Faktor lain yang mendukung keterbelakangan moralitas Mahasiswa dan kaum gerakan saat ini adalah kebanyakan intelektual yang memiliki irisan dengan para Mahasiswa aktif (hubungan klasik senior dengan junior) mayoritas menjadi teknokrat alias skrup-skrup dalam roda pemerintahan, kaum intelektual pada gilirannya dipergunakan oleh pemerintah untuk membela beleidnya atau solidarity maker suatu gerakan yang dimotori oleh irisannya tersebut.
Dengan bekal idealisme tanggung, irisannya pun sering tidak mampu menjunjung azas atau nilai luhur perjuangan yang seharusnya melekat pada organisasi gerakan atau diri seorang Mahasiswa.
Bukan hanya sekadar ungkapan bahwa seorang Datuk Tan Malaka mewariskan api perjuangan dalam kalimat “idealisme adalah kemewahan terakhir yang hanya dimiliki pemuda”, begitu visioner apabila kita selaraskan dengan kondisi bangsa saat ini.
Mahasiswa yang seharusnya mempertahankan idealisme dan nilai gerakannya itu malah menggadaikannya dengan kue-kue murah dari penguasa dan antek-anteknya, miris.

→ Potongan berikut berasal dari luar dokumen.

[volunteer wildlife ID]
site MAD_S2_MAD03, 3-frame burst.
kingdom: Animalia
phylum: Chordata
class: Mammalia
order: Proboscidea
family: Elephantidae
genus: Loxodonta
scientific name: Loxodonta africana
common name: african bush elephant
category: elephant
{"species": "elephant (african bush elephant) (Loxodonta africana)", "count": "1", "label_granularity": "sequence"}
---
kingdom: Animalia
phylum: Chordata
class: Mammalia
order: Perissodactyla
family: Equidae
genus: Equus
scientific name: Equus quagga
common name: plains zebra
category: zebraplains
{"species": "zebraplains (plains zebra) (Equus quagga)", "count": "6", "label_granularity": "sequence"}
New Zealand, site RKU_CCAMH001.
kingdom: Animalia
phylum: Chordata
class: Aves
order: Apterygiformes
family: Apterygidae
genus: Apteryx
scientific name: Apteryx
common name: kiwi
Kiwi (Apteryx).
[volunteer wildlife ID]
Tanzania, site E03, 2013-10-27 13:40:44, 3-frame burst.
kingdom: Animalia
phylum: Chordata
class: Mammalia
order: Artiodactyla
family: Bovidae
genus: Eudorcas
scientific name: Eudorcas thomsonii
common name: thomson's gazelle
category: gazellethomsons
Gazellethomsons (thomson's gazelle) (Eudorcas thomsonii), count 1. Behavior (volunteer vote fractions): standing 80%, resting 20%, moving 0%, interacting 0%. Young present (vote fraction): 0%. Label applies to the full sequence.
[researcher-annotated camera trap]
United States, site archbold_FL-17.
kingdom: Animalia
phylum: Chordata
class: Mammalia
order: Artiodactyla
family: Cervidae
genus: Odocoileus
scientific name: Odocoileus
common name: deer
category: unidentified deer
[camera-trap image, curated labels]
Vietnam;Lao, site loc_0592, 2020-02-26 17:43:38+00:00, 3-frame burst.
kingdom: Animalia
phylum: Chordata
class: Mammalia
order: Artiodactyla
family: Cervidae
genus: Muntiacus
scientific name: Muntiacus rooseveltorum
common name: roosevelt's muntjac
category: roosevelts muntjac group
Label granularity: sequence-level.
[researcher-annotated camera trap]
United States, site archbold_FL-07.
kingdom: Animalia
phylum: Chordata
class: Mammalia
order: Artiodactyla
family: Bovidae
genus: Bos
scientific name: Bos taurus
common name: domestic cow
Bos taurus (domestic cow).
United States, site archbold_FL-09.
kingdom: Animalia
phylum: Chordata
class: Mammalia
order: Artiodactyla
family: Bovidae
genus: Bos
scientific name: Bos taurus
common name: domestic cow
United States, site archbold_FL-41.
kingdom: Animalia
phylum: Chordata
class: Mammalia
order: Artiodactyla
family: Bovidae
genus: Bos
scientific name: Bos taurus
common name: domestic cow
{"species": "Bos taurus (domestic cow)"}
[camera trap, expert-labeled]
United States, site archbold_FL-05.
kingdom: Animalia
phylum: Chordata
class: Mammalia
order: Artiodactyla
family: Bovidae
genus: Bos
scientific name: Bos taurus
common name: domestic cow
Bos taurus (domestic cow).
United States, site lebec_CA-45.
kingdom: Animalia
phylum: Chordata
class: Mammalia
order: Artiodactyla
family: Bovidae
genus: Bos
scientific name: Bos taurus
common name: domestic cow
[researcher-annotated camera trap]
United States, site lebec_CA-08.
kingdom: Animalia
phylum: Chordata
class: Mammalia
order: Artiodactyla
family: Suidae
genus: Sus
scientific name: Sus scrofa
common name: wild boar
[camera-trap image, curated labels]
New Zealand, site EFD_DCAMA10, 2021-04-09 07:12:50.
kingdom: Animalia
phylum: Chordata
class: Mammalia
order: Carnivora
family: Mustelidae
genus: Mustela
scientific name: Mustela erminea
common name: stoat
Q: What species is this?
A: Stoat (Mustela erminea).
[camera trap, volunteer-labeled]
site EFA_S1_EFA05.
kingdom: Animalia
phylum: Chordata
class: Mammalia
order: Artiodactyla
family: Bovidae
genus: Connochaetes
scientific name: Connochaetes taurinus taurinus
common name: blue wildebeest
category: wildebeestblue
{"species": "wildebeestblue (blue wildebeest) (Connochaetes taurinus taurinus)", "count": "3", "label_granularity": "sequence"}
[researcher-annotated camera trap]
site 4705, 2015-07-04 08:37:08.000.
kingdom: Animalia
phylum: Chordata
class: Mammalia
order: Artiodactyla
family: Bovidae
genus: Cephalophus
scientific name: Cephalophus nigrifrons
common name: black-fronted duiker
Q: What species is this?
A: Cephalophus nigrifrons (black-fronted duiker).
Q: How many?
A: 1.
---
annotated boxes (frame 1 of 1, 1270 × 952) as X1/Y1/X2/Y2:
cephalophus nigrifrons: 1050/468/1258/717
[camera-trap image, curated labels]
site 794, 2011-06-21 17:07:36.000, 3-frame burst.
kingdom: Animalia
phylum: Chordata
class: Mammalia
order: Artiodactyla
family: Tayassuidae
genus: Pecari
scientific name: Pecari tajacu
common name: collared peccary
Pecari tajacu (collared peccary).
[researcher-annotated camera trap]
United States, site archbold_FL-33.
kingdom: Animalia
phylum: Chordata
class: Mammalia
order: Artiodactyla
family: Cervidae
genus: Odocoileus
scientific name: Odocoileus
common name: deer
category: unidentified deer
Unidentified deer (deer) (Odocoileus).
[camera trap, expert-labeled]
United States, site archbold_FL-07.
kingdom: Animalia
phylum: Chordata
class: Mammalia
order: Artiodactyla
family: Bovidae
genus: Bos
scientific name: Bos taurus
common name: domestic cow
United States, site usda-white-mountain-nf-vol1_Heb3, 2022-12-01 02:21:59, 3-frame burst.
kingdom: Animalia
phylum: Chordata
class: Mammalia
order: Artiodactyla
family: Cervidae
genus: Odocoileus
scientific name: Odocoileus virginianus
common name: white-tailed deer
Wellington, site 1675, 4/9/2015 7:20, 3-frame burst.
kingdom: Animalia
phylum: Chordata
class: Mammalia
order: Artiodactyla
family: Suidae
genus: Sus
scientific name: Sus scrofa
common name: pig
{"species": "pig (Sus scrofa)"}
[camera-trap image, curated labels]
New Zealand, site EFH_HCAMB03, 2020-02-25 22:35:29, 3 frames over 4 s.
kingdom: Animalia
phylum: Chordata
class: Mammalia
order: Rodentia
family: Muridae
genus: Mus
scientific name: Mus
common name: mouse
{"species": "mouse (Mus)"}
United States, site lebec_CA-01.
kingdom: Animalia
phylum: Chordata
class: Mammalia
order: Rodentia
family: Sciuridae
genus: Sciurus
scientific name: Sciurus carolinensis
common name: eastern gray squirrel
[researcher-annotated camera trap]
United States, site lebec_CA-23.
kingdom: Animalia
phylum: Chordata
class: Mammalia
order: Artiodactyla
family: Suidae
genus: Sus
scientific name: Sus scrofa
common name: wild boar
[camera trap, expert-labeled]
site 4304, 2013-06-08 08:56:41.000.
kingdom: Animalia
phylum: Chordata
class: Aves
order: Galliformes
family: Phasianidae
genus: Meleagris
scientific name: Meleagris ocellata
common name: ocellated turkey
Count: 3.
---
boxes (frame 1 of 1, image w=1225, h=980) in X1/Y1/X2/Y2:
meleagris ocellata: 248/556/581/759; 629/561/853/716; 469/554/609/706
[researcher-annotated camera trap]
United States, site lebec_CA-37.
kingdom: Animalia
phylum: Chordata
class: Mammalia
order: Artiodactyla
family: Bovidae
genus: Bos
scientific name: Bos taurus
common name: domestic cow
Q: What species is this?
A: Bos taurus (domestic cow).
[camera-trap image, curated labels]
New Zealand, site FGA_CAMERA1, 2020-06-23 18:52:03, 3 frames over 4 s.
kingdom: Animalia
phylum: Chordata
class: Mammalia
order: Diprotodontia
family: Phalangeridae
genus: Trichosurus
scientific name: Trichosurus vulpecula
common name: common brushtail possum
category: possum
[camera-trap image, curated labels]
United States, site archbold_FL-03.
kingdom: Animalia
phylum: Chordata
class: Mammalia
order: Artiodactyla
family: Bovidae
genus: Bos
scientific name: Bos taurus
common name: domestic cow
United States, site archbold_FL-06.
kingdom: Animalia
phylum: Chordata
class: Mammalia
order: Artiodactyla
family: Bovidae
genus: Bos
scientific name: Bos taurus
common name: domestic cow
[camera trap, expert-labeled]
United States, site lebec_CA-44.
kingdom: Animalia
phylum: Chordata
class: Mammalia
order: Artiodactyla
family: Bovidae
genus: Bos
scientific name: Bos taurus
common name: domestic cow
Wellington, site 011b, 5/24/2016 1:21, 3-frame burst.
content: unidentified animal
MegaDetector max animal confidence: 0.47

Saya ingin Tan Malaka, Sjahrir dan Soe Hok Gie hidup kembali untuk memberikan penilaian tentang para intelektual yang tak lagi mahal, para aktivis yang tak lagi idealis.S
Sundal Intelektual ini ditujukan secara implisit kepada siapa saja yang gemar “menggadaikan” idealisme Mahasiswa atau gerakan suci demi kantong pribadi, demi amplop kekuasaan yang menyebabkan runtuhnya keobjektifan. Kembalilah kita semua pada naungan azas perjuangan dalam samudera kebenaran.